Après la défaite bolchevique, Samuel s’enfuit en Belgique, cherchant refuge auprès de la communauté juive, et s’installe à Bruxelles, où il rencontre sa future femme, Renia, elle aussi venue du quartier juif de Varsovie. Selon certains, il est un habile maroquinier, pour d’autres, un colporteur vivant en marge de la société. Le 7 janvier 1924, naît un petit garçon, auquel il donne le nom très à la mode d’Adolphe. Viendra plus tard une fille, appelée Anne-Marie.

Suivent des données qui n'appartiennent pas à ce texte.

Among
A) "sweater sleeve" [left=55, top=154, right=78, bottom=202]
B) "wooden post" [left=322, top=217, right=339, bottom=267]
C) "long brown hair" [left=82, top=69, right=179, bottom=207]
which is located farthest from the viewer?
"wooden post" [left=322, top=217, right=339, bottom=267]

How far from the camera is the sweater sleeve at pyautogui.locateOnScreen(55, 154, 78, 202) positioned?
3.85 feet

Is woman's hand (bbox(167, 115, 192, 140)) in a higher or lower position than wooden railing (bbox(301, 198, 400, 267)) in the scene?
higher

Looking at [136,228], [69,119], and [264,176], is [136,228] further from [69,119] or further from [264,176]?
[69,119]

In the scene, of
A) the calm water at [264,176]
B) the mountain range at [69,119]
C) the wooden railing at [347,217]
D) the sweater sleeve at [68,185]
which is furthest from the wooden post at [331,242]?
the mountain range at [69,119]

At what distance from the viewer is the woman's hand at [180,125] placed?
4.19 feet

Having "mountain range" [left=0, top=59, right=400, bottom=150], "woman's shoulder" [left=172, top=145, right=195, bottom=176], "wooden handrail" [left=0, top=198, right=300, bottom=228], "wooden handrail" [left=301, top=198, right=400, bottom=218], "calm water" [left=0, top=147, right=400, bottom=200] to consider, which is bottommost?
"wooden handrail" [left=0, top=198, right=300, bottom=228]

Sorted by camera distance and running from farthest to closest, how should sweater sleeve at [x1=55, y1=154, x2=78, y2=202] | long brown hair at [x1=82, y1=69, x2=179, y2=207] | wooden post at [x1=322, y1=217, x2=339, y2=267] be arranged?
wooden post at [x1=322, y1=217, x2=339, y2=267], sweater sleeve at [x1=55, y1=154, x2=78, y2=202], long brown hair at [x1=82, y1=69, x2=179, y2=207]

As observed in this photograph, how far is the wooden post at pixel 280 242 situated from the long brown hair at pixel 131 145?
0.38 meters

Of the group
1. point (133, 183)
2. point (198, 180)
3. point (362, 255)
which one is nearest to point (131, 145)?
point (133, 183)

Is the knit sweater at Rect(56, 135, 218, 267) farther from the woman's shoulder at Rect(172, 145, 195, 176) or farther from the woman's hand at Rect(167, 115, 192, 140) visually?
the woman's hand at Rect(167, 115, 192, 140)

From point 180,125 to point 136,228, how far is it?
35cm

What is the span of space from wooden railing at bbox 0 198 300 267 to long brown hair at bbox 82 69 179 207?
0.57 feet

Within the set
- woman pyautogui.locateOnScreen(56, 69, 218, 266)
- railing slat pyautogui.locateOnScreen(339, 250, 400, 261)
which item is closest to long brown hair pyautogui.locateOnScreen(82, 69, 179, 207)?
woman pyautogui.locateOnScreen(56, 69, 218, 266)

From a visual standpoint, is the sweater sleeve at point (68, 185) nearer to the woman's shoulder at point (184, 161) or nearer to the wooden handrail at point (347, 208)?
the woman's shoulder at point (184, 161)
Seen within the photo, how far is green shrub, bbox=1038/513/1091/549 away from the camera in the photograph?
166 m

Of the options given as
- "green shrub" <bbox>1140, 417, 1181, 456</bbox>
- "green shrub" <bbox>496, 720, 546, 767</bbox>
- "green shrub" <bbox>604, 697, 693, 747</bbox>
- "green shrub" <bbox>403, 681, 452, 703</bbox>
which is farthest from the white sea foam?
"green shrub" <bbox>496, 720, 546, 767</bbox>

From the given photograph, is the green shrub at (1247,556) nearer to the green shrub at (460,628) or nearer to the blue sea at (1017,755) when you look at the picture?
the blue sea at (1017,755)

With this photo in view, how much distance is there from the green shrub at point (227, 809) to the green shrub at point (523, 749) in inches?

En mai 1940, à l’entrée des troupes allemandes en Belgique, la famille veut fuir vers la France en embarquant sur un train pour Paris. Mais elle le manque. Sous l’impulsion de son fils Adolphe, qui n’a que 16 ans, Samuel décide alors de quitter avec lui la Belgique, laissant la petite fille, âgée de 12 ans, et sa mère. Les deux hommes, semble-t-il, dirigent d’abord leurs pas vers la frontière française. Puis changeant leurs plans, rejoignent Ostende, où ils parviennent à s’embarquer sur le dernier bateau partant pour la Grande-Bretagne.

Arrivé sur le sol anglais, le petit Adolphe s’empresse de changer son nom en Ralph, moins sujet à polémiques. Avec l’aide de la Commission internationale pour les réfugiés, il parvint à reprendre ses études et rejoint même la « London School of Economics » (LSE), une faveur pour un étranger.

Le jeune Ralph, faut-il dire, sait se trouver des appuis. Il clame aussi son engagement marxiste, sans doute hérité de son père. Une position plutôt bien vue depuis l’entrée de l’URSS dans la guerre aux côtés des alliés. Posant sans doute un peu, il affirmera même s’être rendu adolescent sur la tombe de Karl Marx, à Londres, pour prêter un serment solitaire de fidélité à « la cause des travailleurs ».

A la LSE, Ralph se trouve un protecteur, Harold Laski, un professeur membre du bureau du Parti travailliste. Bien qu’il continue de clamer son marxisme, sans doute sur le conseil du maître, il n’entrera jamais au parti communiste.

Il faut néanmoins payer son écot au pays d’accueil et, en 1943, il se voit contraint d’effectuer son service militaire. Avec l’aide de Laski, il se fait verser dans la marine et ne sera démobilisé qu’en 1946, après avoir participé au débarquement de Normandie et à la libération de la Grèce.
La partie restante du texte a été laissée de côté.